Introduction: Bioactive factors contained in Platelet Lysate (PL) promote the isolation and proliferation of Mesenchymal Stem Cells (MSCs) and the growth of cell lines. It is well known that PL not only enhances cell proliferation compared to Fetal Bovine Serum (FBS) without affecting the cell differentiation capability, but it is also able to activate resting quiescent cells to re-enter cell cycle. The main proliferation-relate pathway, involving Cyclin, Akt and ERK1/2, is activated after a short exposure of the cells to PL but the effect on proliferation is higher in primary cell cultures than in cell lines.
To better understand this effect, we focused our attention on a family of highly conserved proteins involved in different cellular mechanisms: C-MYC's family. This protein has three different isoforms: C-MYC1 particularly expressed in those cells that are in suffering condition; C-MYC2 expressed in growing cells and C-MYCS, a short isoform whose expression is transient during cell growth.
Methodology: MSCs from different tissues, Articular Chondrocytes, Osteoblasts, Amniotic Fluid Stem Cells from human samples and HeLa cell line, were cultivated in 10% FBS or 5% PL-supplemented medium. The proliferation capability was evaluated in terms of cell doublings and Ki67 expression by immunofluorescence and the possible apoptotic effect evaluating Annexin V by FACS analysis and C-MYC protein expression by Western Blot.
Results: All primary cell cultures treated with PL showed a high proliferation rate in comparison with FBS treated cultures. C-MYC1 expression was absent in FBS cultured cells but was observed in presence of PL also after a short time of exposure. This pattern of expression was different for the cell line where C-MYC1 was present also in the FBS-cultured cells. C-MYC2 isoform was expressed in all the cells independently from the culture conditions. Immunofluorescence analysis indicated that MSC cultures showing C-MYC1 protein expression were in a proliferative stage.

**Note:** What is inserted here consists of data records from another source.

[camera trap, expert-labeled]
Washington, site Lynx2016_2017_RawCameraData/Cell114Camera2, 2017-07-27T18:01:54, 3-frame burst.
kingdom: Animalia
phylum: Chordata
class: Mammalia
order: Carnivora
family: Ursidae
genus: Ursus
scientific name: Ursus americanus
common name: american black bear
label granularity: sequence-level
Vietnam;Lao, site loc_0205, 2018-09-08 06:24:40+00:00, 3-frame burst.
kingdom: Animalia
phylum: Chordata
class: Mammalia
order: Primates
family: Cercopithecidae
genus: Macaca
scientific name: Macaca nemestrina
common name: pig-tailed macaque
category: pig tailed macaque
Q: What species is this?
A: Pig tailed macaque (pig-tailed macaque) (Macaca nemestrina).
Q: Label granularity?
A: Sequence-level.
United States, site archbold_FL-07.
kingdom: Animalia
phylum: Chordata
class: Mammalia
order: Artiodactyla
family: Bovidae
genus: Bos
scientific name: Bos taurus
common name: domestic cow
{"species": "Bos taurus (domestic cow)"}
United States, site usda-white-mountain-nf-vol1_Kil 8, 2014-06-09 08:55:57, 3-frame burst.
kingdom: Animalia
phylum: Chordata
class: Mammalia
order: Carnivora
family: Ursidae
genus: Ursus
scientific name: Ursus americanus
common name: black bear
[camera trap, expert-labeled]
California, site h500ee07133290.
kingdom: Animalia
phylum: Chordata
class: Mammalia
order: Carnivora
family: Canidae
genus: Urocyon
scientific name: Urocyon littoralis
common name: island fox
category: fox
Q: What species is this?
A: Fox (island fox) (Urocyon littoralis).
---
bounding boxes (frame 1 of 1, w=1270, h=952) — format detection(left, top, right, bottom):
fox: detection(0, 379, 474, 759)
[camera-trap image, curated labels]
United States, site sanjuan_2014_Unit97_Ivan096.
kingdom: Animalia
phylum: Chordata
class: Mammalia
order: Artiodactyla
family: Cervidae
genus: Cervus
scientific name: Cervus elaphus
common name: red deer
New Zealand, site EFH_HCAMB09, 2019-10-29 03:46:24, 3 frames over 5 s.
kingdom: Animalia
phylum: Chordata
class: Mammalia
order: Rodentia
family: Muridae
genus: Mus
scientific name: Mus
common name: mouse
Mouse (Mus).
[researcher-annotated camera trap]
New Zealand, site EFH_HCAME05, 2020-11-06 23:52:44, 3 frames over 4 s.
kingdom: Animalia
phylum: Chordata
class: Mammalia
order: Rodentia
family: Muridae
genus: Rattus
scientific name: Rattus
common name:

We also find that the cells treated with PL was not in an apoptotic stage, showing only a 15% of Annexin V positive cells.
Conclusions: PL induces cell proliferation increasing C-MYC1 isoform expression in primary cell cultures and much more slightly in the cell line, modifying the described apoptotic function of C-MYC1 isoform. These results pave the way to a deeper molecular study in order to understand peculiar differences of PL stimulation on various types of cells.